Alexis de Tocqueville, Democracy in America, Book One, Part Two, Chapter Two 

Essential Vocabulary

analogous

comparable in certain respects, typically in a way that makes clearer the nature of the things compared

faction

a group of people with a common political purpose, especially a subgroup of a political party that has interests or opinions different from the rest of the political party

Building Context

Alexis de Tocqueville was a young French aristocrat who had studied law. In 1831–1832, he traveled extensively in the United States with a companion for nine months to study penal reform. After he returned to France, he wrote his seminal book, Democracy in America, publishing it in two volumes in 1835 and 1840. In Democracy in America, Tocqueville makes keen observations about the American constitutional system and the habits and character of American democracy in the country. In the following excerpt, he comments on the nature of American political parties and the role they played in American political development.

Alexis de Tocqueville

 

Alexis de Tocqueville, Democracy in America, Book One, Part Two, Chapter Two

What I call great political parties are those that are attached more to principles than to their consequences; to generalities and not to particular cases; to ideas and not to men. These parties generally have nobler features, more generous passions, more real convictions, a franker and bolder aspect than the others. Particular interest, which always plays the greatest role in political passions, hides more skillfully here under the veil of the public interest; it sometimes even succeeds in evading the regard of those whom it animates and brings to act.

Notes

Small parties, on the contrary, are generally without political faith. As they do not feel themselves elevated and sustained by great objects, their character is stamped with a selfishness that shows openly in each of their acts. They always become heated in a cool way; their language is violent but their course is timid and uncertain. The means that they employ are miserable, as is the very goal they propose for themselves. Hence it is when a time of calm follows a violent revolution, great men seem to disappear all at once and souls withdraw into themselves.
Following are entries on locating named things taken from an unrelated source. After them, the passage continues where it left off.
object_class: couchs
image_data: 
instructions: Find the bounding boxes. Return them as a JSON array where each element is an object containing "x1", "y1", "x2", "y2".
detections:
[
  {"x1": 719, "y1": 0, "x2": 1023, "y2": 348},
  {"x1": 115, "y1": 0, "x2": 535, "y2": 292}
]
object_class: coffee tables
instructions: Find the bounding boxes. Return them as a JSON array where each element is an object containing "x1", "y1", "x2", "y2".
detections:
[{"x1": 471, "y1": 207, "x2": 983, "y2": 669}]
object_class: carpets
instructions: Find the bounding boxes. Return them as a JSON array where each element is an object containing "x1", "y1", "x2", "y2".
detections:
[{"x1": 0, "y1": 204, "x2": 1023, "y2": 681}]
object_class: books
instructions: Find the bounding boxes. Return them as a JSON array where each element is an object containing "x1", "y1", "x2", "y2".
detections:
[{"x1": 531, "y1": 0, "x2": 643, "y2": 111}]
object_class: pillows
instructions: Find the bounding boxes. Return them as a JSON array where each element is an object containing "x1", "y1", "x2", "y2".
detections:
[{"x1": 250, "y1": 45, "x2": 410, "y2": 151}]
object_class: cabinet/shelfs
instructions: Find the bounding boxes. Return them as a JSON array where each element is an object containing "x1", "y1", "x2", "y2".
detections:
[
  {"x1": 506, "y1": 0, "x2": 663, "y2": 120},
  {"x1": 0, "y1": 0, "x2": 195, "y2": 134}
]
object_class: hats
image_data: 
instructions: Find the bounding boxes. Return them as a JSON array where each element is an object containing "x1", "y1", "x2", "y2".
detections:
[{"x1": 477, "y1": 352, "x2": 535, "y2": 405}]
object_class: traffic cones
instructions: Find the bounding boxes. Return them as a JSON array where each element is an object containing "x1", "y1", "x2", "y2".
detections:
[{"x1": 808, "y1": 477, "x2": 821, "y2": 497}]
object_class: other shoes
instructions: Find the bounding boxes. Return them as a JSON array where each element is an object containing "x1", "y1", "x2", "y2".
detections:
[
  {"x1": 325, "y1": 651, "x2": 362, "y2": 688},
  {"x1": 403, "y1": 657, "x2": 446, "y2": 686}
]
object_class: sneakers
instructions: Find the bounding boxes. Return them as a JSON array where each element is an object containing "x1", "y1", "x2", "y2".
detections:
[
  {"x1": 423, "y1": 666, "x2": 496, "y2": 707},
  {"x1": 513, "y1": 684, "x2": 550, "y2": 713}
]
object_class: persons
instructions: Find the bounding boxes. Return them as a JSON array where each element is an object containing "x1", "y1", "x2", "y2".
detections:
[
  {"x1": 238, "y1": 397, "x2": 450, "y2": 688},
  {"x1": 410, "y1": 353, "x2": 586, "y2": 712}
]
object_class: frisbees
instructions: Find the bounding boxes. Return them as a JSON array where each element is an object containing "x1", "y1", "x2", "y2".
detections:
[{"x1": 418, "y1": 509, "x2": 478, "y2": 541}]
Great parties overturn society, small ones agitate it; the former tear it apart and the latter deprave it; the first sometimes save it by shaking it up, the second always trouble it without profit.

America has had great parties; today they no longer exist….
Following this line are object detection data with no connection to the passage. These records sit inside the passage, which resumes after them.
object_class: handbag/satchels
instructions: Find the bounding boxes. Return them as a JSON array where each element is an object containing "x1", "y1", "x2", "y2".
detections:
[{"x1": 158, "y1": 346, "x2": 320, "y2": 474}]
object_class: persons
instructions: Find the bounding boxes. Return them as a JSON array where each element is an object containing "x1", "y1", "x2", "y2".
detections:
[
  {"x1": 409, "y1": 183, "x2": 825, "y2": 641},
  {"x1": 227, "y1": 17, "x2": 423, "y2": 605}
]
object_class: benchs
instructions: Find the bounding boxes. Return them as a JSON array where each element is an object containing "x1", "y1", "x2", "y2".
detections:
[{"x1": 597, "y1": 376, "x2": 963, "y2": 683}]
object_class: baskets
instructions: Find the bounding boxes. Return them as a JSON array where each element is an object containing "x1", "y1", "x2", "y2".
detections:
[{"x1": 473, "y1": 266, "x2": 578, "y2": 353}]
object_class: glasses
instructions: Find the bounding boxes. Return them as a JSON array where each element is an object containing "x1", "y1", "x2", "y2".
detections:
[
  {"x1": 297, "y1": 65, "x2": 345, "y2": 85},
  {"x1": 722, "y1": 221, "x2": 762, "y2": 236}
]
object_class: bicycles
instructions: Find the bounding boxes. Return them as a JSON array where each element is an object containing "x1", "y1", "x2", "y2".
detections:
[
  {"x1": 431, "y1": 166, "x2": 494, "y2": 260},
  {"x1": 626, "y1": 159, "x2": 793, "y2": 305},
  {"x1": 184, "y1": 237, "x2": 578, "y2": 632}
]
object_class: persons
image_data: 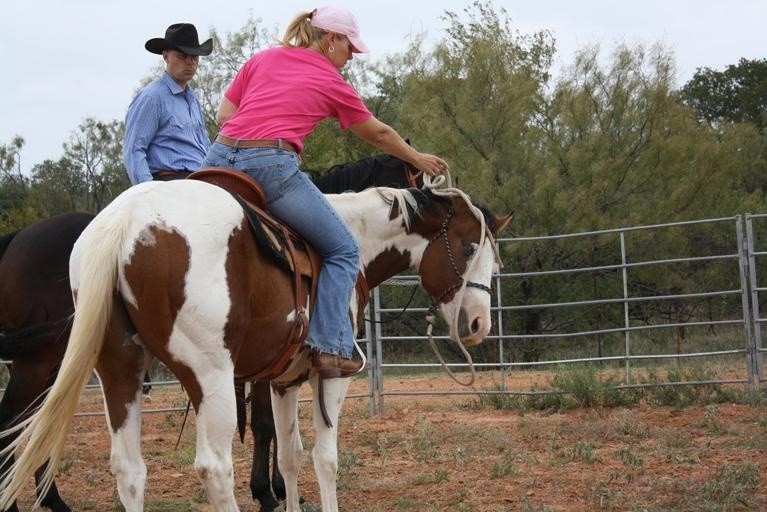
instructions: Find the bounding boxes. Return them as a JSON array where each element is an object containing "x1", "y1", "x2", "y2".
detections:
[
  {"x1": 118, "y1": 19, "x2": 221, "y2": 185},
  {"x1": 194, "y1": 2, "x2": 451, "y2": 381}
]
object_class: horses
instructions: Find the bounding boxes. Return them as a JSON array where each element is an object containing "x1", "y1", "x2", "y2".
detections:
[
  {"x1": 0, "y1": 138, "x2": 447, "y2": 512},
  {"x1": 0, "y1": 174, "x2": 515, "y2": 512}
]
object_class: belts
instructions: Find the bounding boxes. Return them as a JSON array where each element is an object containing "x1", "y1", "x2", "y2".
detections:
[
  {"x1": 151, "y1": 166, "x2": 193, "y2": 181},
  {"x1": 213, "y1": 131, "x2": 299, "y2": 152}
]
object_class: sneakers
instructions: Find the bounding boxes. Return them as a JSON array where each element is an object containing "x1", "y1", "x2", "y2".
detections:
[{"x1": 314, "y1": 346, "x2": 373, "y2": 380}]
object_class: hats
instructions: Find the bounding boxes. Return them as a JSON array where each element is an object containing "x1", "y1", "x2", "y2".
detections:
[
  {"x1": 309, "y1": 5, "x2": 370, "y2": 55},
  {"x1": 145, "y1": 22, "x2": 215, "y2": 57}
]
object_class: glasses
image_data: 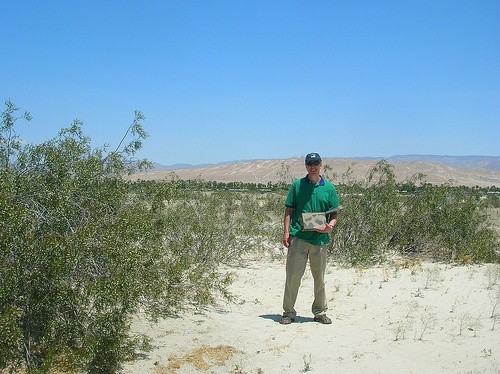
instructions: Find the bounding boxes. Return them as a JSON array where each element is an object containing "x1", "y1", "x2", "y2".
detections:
[{"x1": 305, "y1": 161, "x2": 321, "y2": 166}]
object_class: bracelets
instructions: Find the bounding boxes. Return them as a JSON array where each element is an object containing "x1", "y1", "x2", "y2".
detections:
[{"x1": 329, "y1": 225, "x2": 334, "y2": 228}]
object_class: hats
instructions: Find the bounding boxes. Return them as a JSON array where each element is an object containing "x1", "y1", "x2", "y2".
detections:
[{"x1": 305, "y1": 153, "x2": 322, "y2": 163}]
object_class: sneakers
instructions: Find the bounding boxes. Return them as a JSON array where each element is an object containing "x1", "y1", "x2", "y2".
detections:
[
  {"x1": 281, "y1": 316, "x2": 294, "y2": 325},
  {"x1": 314, "y1": 315, "x2": 332, "y2": 324}
]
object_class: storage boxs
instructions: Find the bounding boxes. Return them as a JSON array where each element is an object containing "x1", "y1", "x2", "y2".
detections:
[{"x1": 302, "y1": 203, "x2": 348, "y2": 230}]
So in our day, one does not perceive great political parties in the United States….

For want of great parties, the United States swarms with small ones, and public opinion becomes infinitely fragmented over questions of detail….Ambition must succeed in creating parties, for it is difficult to overthrow the one who holds power for the sole reason that someone wants to take his place. All the skill of politicians therefore consists in composing parties: a politician in the United States at first seeks to discern his interest and to see what the analogous interests are that could be grouped around his; afterwards, he busies himself with discovering whether there might not by change exist in the world a doctrine or principle that could suitably be placed at the head of the new association to give it the right to introduce itself and circulate freely….

But when one comes to study carefully the secret instincts that govern factions in America, one readily discovers that most of them are more or less linked to one or the other of the two great parties that have divided men since there have been free societies. As one penetrates the innermost thoughts of those parties more deeply, one perceives that some of them work to narrow the use of public power, the others to extend it.
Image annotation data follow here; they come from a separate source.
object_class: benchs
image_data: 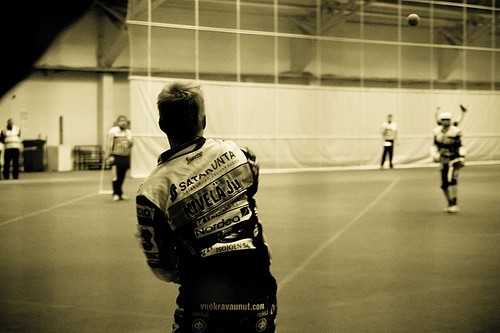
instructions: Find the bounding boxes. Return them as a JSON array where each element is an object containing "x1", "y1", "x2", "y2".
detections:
[{"x1": 74, "y1": 145, "x2": 104, "y2": 171}]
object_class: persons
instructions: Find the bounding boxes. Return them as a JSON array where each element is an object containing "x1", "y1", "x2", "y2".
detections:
[
  {"x1": 0, "y1": 118, "x2": 21, "y2": 180},
  {"x1": 380, "y1": 113, "x2": 399, "y2": 171},
  {"x1": 433, "y1": 112, "x2": 466, "y2": 213},
  {"x1": 435, "y1": 106, "x2": 467, "y2": 126},
  {"x1": 105, "y1": 115, "x2": 134, "y2": 201},
  {"x1": 137, "y1": 81, "x2": 278, "y2": 333}
]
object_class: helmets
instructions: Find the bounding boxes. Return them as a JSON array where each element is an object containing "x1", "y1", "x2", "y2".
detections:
[{"x1": 440, "y1": 111, "x2": 452, "y2": 121}]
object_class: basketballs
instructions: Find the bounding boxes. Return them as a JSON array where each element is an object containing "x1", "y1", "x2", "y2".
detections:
[{"x1": 407, "y1": 13, "x2": 420, "y2": 26}]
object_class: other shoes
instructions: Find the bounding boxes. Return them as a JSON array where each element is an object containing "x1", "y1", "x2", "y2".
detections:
[
  {"x1": 442, "y1": 206, "x2": 450, "y2": 212},
  {"x1": 112, "y1": 195, "x2": 119, "y2": 201},
  {"x1": 121, "y1": 195, "x2": 129, "y2": 200},
  {"x1": 450, "y1": 205, "x2": 460, "y2": 213}
]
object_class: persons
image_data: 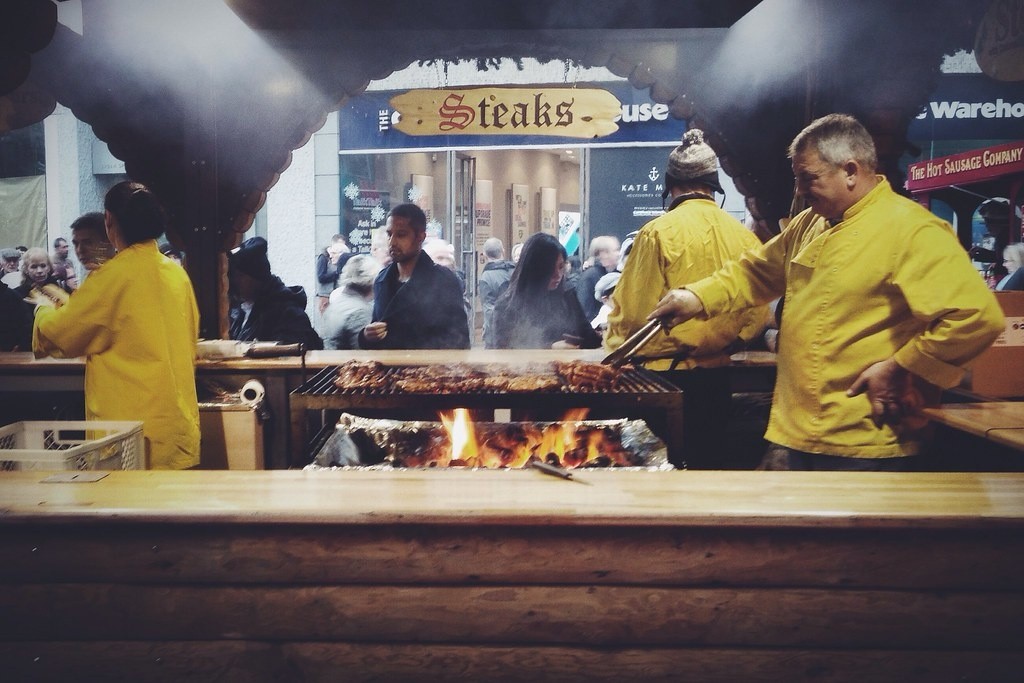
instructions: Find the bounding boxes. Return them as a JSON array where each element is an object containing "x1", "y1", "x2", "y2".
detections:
[
  {"x1": 29, "y1": 182, "x2": 203, "y2": 472},
  {"x1": 485, "y1": 234, "x2": 601, "y2": 351},
  {"x1": 994, "y1": 244, "x2": 1024, "y2": 293},
  {"x1": 479, "y1": 237, "x2": 518, "y2": 348},
  {"x1": 0, "y1": 235, "x2": 190, "y2": 353},
  {"x1": 324, "y1": 254, "x2": 380, "y2": 349},
  {"x1": 647, "y1": 113, "x2": 1006, "y2": 475},
  {"x1": 312, "y1": 230, "x2": 530, "y2": 320},
  {"x1": 419, "y1": 239, "x2": 476, "y2": 348},
  {"x1": 359, "y1": 204, "x2": 472, "y2": 349},
  {"x1": 226, "y1": 236, "x2": 325, "y2": 351},
  {"x1": 963, "y1": 199, "x2": 1024, "y2": 293},
  {"x1": 69, "y1": 212, "x2": 117, "y2": 279},
  {"x1": 600, "y1": 127, "x2": 770, "y2": 471},
  {"x1": 558, "y1": 229, "x2": 640, "y2": 349}
]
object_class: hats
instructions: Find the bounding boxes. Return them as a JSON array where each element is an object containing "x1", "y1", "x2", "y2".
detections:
[
  {"x1": 1, "y1": 247, "x2": 21, "y2": 259},
  {"x1": 232, "y1": 235, "x2": 270, "y2": 278},
  {"x1": 660, "y1": 130, "x2": 727, "y2": 209},
  {"x1": 617, "y1": 239, "x2": 637, "y2": 269},
  {"x1": 595, "y1": 273, "x2": 625, "y2": 303}
]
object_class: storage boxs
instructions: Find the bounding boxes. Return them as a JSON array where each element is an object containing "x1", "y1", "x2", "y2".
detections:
[
  {"x1": 972, "y1": 289, "x2": 1024, "y2": 401},
  {"x1": 0, "y1": 421, "x2": 147, "y2": 470}
]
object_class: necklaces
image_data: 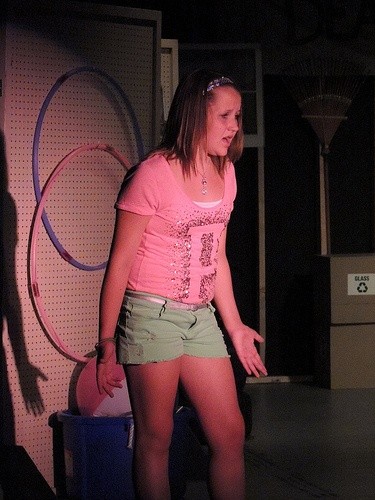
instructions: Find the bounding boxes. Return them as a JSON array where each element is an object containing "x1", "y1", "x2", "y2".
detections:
[{"x1": 196, "y1": 155, "x2": 212, "y2": 195}]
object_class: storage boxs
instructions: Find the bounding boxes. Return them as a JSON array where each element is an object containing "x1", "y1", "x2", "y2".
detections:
[
  {"x1": 325, "y1": 252, "x2": 375, "y2": 325},
  {"x1": 330, "y1": 325, "x2": 375, "y2": 388}
]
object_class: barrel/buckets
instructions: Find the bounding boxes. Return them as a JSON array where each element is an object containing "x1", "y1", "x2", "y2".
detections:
[{"x1": 49, "y1": 408, "x2": 135, "y2": 500}]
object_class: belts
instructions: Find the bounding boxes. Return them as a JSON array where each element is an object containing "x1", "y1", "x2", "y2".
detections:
[{"x1": 126, "y1": 292, "x2": 211, "y2": 311}]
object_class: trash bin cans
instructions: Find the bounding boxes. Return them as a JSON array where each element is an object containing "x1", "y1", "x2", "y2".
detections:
[{"x1": 48, "y1": 409, "x2": 180, "y2": 500}]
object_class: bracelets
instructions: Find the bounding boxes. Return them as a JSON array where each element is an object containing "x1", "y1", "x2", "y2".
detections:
[{"x1": 94, "y1": 337, "x2": 117, "y2": 350}]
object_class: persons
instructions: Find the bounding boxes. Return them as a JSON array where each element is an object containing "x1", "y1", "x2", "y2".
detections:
[{"x1": 93, "y1": 67, "x2": 268, "y2": 500}]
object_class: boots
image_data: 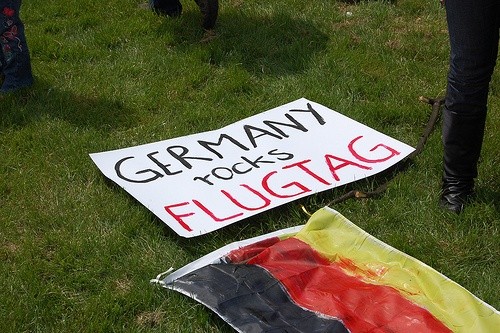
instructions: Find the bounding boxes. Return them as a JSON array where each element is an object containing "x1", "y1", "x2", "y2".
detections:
[{"x1": 438, "y1": 106, "x2": 489, "y2": 213}]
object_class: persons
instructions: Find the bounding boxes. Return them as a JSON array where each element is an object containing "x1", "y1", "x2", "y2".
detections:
[
  {"x1": 150, "y1": 0, "x2": 220, "y2": 45},
  {"x1": 0, "y1": 0, "x2": 34, "y2": 91},
  {"x1": 441, "y1": 1, "x2": 499, "y2": 214}
]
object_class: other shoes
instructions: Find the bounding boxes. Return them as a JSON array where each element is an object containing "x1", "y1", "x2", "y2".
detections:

Comprehension and Analysis Questions 

  • Compare and contrast the characteristics of great political parties and small political parties.
  • According to Tocqueville, is American democracy characterized by great or small parties?
  • How do political parties form in the United States?
  • How do political parties help organize various interests into two broad coalitions in a party system in which they have differing views of government power?
  • According to Tocqueville, are small political parties a positive force for American democracy and self-governance?